The Government Inspector

The Government Inspector

Laurianna Cull

The Georgia Southern Theatre and Performance Program will be finishing their fall season out with a laugh as they premier their final show of the semester, “The Government Inspector.”

The play will run Nov. 12-19 in the Black Box Theatre located in the Center for Arts and Theatre. All shows will begin at 7: 30 p.m., with the exception of the 2 p.m. Sunday matinee.

The play tells the story of the madness and chaos that ensues when a small Russian town discovers that they will be receiving a surprise visit from a government inspector. The more the citizens begin to panic, the funnier this show becomes.

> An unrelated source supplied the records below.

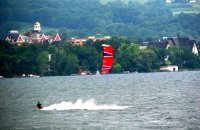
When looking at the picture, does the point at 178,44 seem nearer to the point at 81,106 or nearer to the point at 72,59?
the point at 72,59

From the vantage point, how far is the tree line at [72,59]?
149m

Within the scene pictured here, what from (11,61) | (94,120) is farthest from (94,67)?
(94,120)

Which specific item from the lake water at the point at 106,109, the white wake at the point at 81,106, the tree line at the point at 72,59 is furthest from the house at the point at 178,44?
the white wake at the point at 81,106

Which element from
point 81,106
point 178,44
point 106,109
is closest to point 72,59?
point 178,44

“It’s really just downright funny from beginning to end. With the show being a little over the top and farcical, we get a lot of wiggle room with how to do things and that lets the silly and outrageousness of the show shine,” actor Bradford Wells said.

“The Government Inspector” is a very unique comedy in the sense that, throughout the show, the comedic styles are abundant and constantly varying in style and technique.

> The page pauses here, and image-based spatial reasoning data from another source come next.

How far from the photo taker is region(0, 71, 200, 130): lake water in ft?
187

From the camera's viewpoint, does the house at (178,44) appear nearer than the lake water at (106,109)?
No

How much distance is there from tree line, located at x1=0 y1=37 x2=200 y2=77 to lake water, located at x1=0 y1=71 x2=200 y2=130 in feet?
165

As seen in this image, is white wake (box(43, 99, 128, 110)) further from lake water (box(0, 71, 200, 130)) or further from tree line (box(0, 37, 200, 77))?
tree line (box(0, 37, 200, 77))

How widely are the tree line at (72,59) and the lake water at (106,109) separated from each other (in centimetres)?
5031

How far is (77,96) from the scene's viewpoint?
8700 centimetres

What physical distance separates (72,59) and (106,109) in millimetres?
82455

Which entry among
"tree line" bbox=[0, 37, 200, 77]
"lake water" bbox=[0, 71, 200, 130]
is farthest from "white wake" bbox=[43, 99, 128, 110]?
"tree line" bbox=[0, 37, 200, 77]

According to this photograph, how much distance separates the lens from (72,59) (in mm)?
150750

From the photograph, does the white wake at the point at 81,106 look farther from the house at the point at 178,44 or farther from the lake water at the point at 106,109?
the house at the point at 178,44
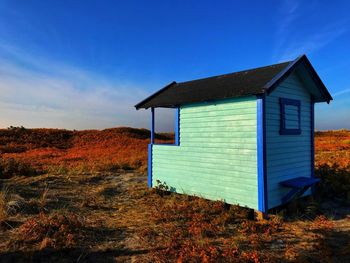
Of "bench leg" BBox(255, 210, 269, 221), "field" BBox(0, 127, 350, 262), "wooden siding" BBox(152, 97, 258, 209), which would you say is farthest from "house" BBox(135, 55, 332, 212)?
"field" BBox(0, 127, 350, 262)

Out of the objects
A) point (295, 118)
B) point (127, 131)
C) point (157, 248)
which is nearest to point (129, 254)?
point (157, 248)

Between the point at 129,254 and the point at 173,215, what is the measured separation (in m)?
2.42

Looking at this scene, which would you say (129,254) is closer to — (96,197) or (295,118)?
(96,197)

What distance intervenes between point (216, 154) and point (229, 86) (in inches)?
77.5

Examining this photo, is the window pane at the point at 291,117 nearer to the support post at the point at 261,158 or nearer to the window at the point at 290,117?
the window at the point at 290,117

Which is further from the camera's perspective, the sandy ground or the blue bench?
the blue bench

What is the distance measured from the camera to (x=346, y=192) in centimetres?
979

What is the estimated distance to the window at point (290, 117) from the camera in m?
8.31

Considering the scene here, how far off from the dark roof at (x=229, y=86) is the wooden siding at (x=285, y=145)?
18.2 inches

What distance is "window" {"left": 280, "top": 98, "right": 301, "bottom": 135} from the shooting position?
831cm

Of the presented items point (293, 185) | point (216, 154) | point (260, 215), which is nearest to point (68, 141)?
point (216, 154)

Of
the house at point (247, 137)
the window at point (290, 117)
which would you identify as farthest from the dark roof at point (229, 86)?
the window at point (290, 117)

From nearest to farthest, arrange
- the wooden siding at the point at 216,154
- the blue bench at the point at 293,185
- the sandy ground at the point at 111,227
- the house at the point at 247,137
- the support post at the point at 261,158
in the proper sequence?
the sandy ground at the point at 111,227 → the support post at the point at 261,158 → the house at the point at 247,137 → the wooden siding at the point at 216,154 → the blue bench at the point at 293,185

“This show is hilarious. It’s got everything from social commentary on political corruption to crude sex jokes. The humor ranges from high brow commentary to comedic sight gags with everything in between. You’ll spend those two hours clutching your sides as you get to know the interesting members of this small town,” Tajh Oates, junior theatre major and stage manager, said.

In this farcical show, the actors are not afraid to act a little crazy in order to depict the wide range of outrageous over-the-top characters featured in the play.

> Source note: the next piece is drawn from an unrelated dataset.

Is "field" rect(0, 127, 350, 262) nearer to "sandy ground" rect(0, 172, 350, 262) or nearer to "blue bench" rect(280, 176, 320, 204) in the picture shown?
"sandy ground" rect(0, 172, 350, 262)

“I think all of the actors are amazingly fantastic and funny. There’s just tons of talent on one stage which has really helped bring this show to its peak performance capability,” Wells said.

“The play is hilariously fun. It’s a combination of mistaken identity, bribery, a double-or-nothing bet and a mob of Russian peasants. I mean, come on. If that doesn’t leave the audience rolling in the aisles, I don’t know what will,” junior English major and dresser, McKinley May said.

Student and youth tickets are $5. Faculty, staff and community tickets are $10. The house will be open for seating thirty minutes prior to each performance.